Also … entirely by coincidence, really, maybe, Bloomberg is reporting that 3M’s CEO is planning an earlier-than-imagined retirement. “3M Co. directors are preparing for the earlier-than-expected departure of Chief Executive Officer George Buckley next year and have begun evaluating internal candidates for the top job, said three people with knowledge of the matter. Buckley, whose contract expires when he turns 65 in February 2012, has told 3M board members and senior officers he would like to resign next year, said the people, who declined to be identified because the discussions are private.” Do these guys know something we don’t? When does that Mayan calendar thing go down?
Richard Chin’s PiPress story, titled “Traditions make way as death goes green,” is worth your time, especially if you’re in a kind of Tim Burton mood. He opens by writing: “How many houses could you heat from burning dead bodies? That’s a question Americans could be asking themselves in the future, according to John Troyer, a self-described professor of death. Troyer, a Minneapolis native whose doctorate dissertation at the University of Minnesota was titled ‘Technologies of the Human Corpse,’ is the deputy director of Centre for Death and Society at the University of Bath in England. But the academic is back in the Twin Cities for the holidays, where he’ll give a couple of talks, one sponsored by the university’s Bell Museum about green options for body disposal and another for the Minnesota Historical Society based on his research on memorial tattoos — tattoos in remembrance of a dead person or pet.” Tattoos for … your dead pet? Good lord, man, don’t give ’em ideas.
I can already hear the howls about “The Nanny State.” MPR’s Madaleine Baran files a story on the city of Minneapolis’ program to get more fresh produce into neighborhood corner stores notorious for their sugar and fatty carb treats: “The Roosevelt High School junior unwittingly stepped into the kickoff of the city’s Healthy Corner Store Initiative, a six-month pilot project to help 10 corner stores sell more fruits and vegetables.” She goes on to say: “Over the last month, the stores have undergone healthy food makeovers, in an effort to encourage healthier eating habits and decrease obesity.
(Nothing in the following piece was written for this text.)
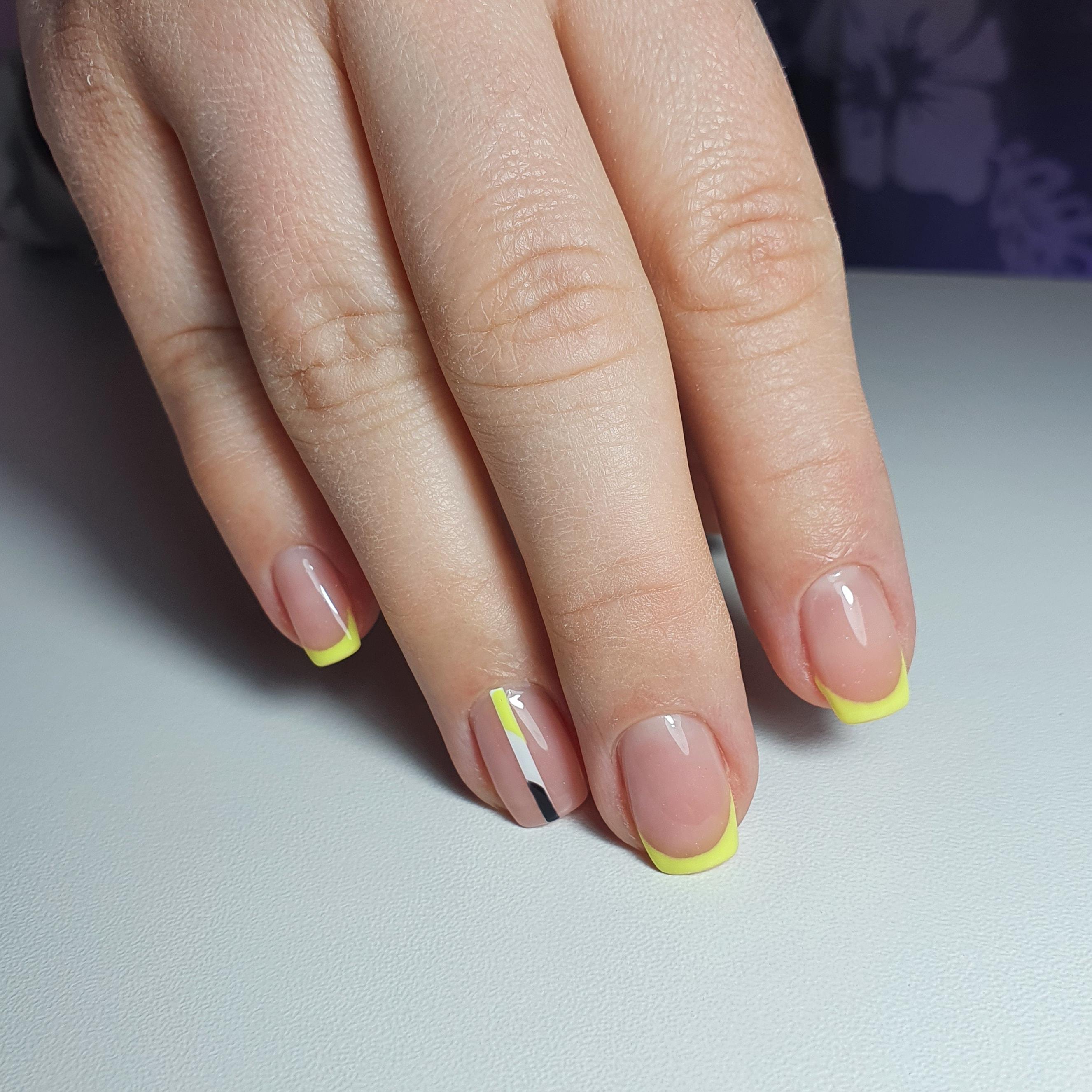 Френч в желтом цвете на короткие ногти.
A grocery store manager hired by the city helped store owners turn unused soda coolers into produce refrigerators, and nudged aside some of the candy and chip displays to make room for new wire racks and straw baskets holding apples, oranges, onions, and other fresh food. In exchange for the help, store owners have agreed to stock more produce and keep track of sales. The city’s Staple Foods Ordinance, passed in 2008, already requires grocers to stock at least five varieties of fruits and vegetables, but many stores struggle to meet the requirement or don’t bother trying.”
Once again, entirely by coincidence, Martin Moylan, Baran’s MPR colleague, has a story up reporting that Dunkin Donuts is planning to expand big in the Twin Cities metro: “The coffee shop chain plans to open between 110 and 120 shops in Minnesota and western Wisconsin. Peter Turner, a former Minnetonka resident now living in North Carolina, will be part of the ownership group for those shops. Turner says he and his business partners expect to open 23 shops next year in Minnetonka, Edina, Bloomington and other suburbs south and west of Minneapolis.” Oh yeah, I can just see all those 105-pound Edina soccer moms lining up at a Dunkin Donuts.